SML 201 – Week 6

John D. Storey

Spring 2016

Probability and Statistics

Roles In Data Science

Probabilistic modeling and/or statistical inference are required in data science when the goals include:

  1. Characterizing randomness or “noise” in the data
  2. Quantifying uncertainty in models we build or decisions we make from the data
  3. Predicting future observations or decisions in the face of uncertainty

Central Dogma of Inference

central_dogma_statistics

Data Analysis Without Probability

It is possible to do data analysis without probability and formal statistical inference:

  • Exploratory data analysis and visualization tend to not involve probability or formal statistical inference
  • Important problems in machine learning do not involve probability or statistical inference.
  • Recall Figure 2.1 from Elements of Data Analytic Style (shown in Week 1)

Probability

Sample Space

  • The sample space \(S\) is the set of all outcomes
  • We are interested in calculating probabilities on relevant subsets of this space, called events: \(A \subseteq S\)
  • Examples —
    • Two coin flips: \(S =\) {HH, HT, TH, TT}
    • Netflix movie rating: \(S =\) {1, 2, 3, 4, 5}
    • Number of lightning strikes on campus: \(S =\) {0, 1, 2, 3, …}
    • Height of adult humans in meters: \(S = [0, \infty)\)

- Data provided:
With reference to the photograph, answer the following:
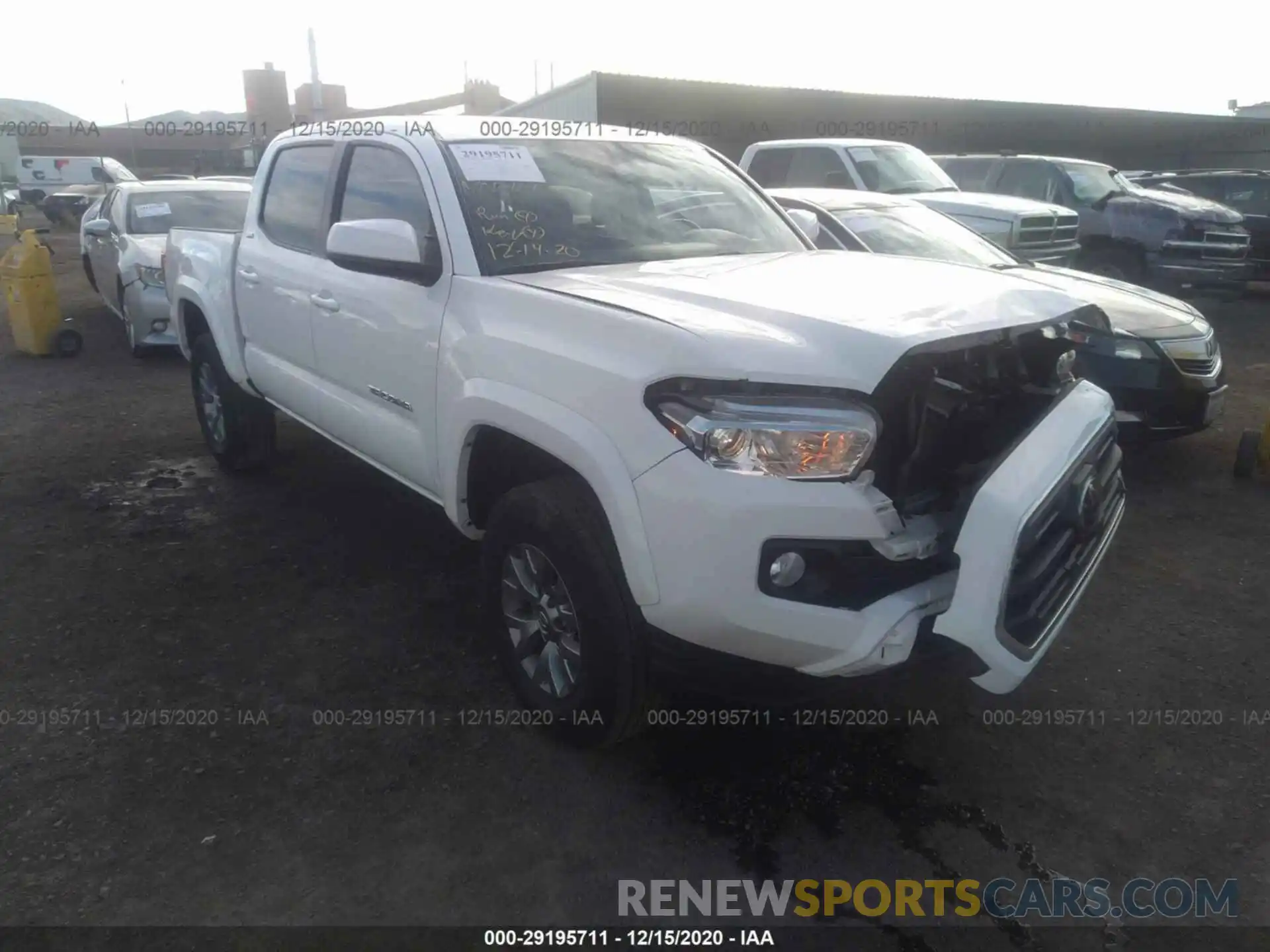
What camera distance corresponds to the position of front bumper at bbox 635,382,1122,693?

- The tasks:
1: After the lines, summarize the probability and statistics notes in two sentences.
2: Render this sentence from the probability and statistics notes in Spanish: "Important problems in machine learning do not involve probability or statistical inference."
3: Write what follows the probability and statistics notes, picking up after the last sample-space example about the height of adult humans.

- Answers:
1: Probabilistic modeling and statistical inference are needed in data science when the goals include characterizing noise in data, quantifying uncertainty in models or decisions, and predicting future observations or decisions under uncertainty, though exploratory analysis, visualization, and some important machine learning problems do not involve them. The sample space is the set of all outcomes, and probabilities are calculated on its subsets, called events, with examples ranging from two coin flips to the height of adult humans in meters.

2: Problemas importantes del aprendizaje automático no involucran probabilidad ni inferencia estadística.

3:
Sample Spaces We Consider

  • \(S\) = {0, 1, 2, …, \(n\)}
  • \(S\) = {0, 1, 2, 3, …}
  • \(S\) = [0, \(\infty\))
  • \(S\) = \(\mathbb{R}\) = (-\(\infty\), \(\infty\))

Mathematical Probability

A proper mathematical formulation of a probability measure should include the following properties:

  1. The probability of any even \(A\) is such that \(0 \leq {\rm Pr}(A) \leq 1\)
  2. If \(S\) is the sample space then \({\rm Pr}(S)=1\)
  3. Let \(A^c\) be all outcomes from \(S\) that are not in \(A\) (called the complement); then \({\rm Pr}(A) + {\rm Pr}(A^c) = 1\)
  4. If \(A \mbox{ and } B = \varnothing\), then \({\rm Pr}(A \mbox{ or } B) = {\rm Pr}(A) + {\rm Pr}(B)\), where \(\varnothing\) is the empty set

Two Events

The probability of two events are calculated by the following general relationship:

union_probs

Conditional Probability

An important calclation in probability and statistics is the conditional probability. We can consider the probability of an event \(A\), conditional on the fact that we are restricted to be within event \(B\). This is defined as:

\[{\rm Pr}(A | B) = \frac{\operatorname{Pr}(A \mbox{ and } B)}{\operatorname{Pr}(B)}\]

Independence

Two events \(A\) and \(B\) by definition independent when:

  • \({\rm Pr}(A | B) = {\rm Pr}(A)\)
  • \({\rm Pr}(B | A) = {\rm Pr}(B)\)
  • \({\rm Pr}(A \mbox{ and } B) = {\rm Pr}(A) {\rm Pr}(B)\)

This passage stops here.